#### Task brief:
Will you retype every one of the items below, word for word and unchanged?

Stored data entries:
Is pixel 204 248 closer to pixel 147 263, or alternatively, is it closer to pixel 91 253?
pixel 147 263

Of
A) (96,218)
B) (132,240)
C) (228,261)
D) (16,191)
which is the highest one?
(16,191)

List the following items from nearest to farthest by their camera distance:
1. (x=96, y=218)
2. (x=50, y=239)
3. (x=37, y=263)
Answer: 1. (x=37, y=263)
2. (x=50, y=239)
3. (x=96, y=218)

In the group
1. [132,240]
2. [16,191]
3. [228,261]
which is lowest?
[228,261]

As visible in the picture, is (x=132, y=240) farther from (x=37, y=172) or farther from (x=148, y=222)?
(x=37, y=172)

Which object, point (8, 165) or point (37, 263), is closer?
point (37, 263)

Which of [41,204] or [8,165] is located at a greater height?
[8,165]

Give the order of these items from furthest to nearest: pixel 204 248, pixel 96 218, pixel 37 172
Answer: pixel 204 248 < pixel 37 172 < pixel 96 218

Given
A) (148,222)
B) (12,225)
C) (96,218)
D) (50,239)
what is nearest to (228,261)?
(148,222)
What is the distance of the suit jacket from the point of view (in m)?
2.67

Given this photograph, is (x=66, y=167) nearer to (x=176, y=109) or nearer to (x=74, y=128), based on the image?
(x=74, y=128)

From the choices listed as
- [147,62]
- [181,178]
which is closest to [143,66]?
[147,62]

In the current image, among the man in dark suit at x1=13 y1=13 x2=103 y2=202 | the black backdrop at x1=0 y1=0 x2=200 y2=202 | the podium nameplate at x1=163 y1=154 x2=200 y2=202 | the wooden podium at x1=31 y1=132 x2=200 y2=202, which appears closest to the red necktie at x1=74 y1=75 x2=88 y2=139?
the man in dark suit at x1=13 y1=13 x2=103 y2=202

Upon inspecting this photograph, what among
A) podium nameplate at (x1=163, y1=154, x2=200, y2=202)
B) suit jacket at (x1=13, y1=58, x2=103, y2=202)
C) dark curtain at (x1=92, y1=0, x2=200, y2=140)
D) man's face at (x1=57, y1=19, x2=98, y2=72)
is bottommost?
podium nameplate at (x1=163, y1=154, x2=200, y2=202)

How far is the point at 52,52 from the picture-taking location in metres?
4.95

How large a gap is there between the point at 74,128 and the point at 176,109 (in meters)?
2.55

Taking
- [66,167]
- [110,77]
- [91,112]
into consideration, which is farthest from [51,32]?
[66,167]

#### Response to the exercise:
Is pixel 204 248 closer to pixel 147 263, or alternatively, is it closer to pixel 91 253?
pixel 147 263

Of
A) (96,218)
B) (132,240)
C) (228,261)
D) (16,191)
which is the highest one?
(16,191)

List the following items from nearest to farthest by their camera distance:
1. (x=96, y=218)
2. (x=50, y=239)
3. (x=37, y=263)
Answer: 1. (x=37, y=263)
2. (x=50, y=239)
3. (x=96, y=218)

In the group
1. [132,240]
2. [16,191]
3. [228,261]
which is lowest?
[228,261]

As visible in the picture, is (x=132, y=240) farther from (x=37, y=172) or farther from (x=148, y=222)?
(x=37, y=172)

Which object, point (8, 165) or point (37, 263), is closer?
point (37, 263)

Which of [41,204] or [8,165] is located at a greater height?
[8,165]

Give the order of these items from furthest to nearest: pixel 204 248, pixel 96 218, pixel 37 172
Answer: pixel 204 248 < pixel 37 172 < pixel 96 218

Given
A) (148,222)
B) (12,225)
C) (96,218)
D) (50,239)
what is nearest to (228,261)?
(148,222)
What is the distance of the suit jacket from the point of view (in m)?
2.67

Given this photograph, is (x=66, y=167) nearer to (x=176, y=109) or nearer to (x=74, y=128), based on the image?
(x=74, y=128)

From the choices listed as
- [147,62]
- [181,178]
which is closest to [143,66]?
[147,62]

In the current image, among the man in dark suit at x1=13 y1=13 x2=103 y2=202 | the black backdrop at x1=0 y1=0 x2=200 y2=202 | the podium nameplate at x1=163 y1=154 x2=200 y2=202 | the wooden podium at x1=31 y1=132 x2=200 y2=202, which appears closest to the red necktie at x1=74 y1=75 x2=88 y2=139?
the man in dark suit at x1=13 y1=13 x2=103 y2=202

Upon inspecting this photograph, what among
A) podium nameplate at (x1=163, y1=154, x2=200, y2=202)
B) suit jacket at (x1=13, y1=58, x2=103, y2=202)
C) dark curtain at (x1=92, y1=0, x2=200, y2=140)
D) man's face at (x1=57, y1=19, x2=98, y2=72)
is bottommost?
podium nameplate at (x1=163, y1=154, x2=200, y2=202)

How far is the point at 52,52 from the picture-taking location in metres?
4.95

How large a gap is there between the point at 74,128 and the point at 176,109 (in meters)?
2.55

Taking
- [66,167]
- [110,77]
- [91,112]
into consideration, which is farthest from [51,32]?
[66,167]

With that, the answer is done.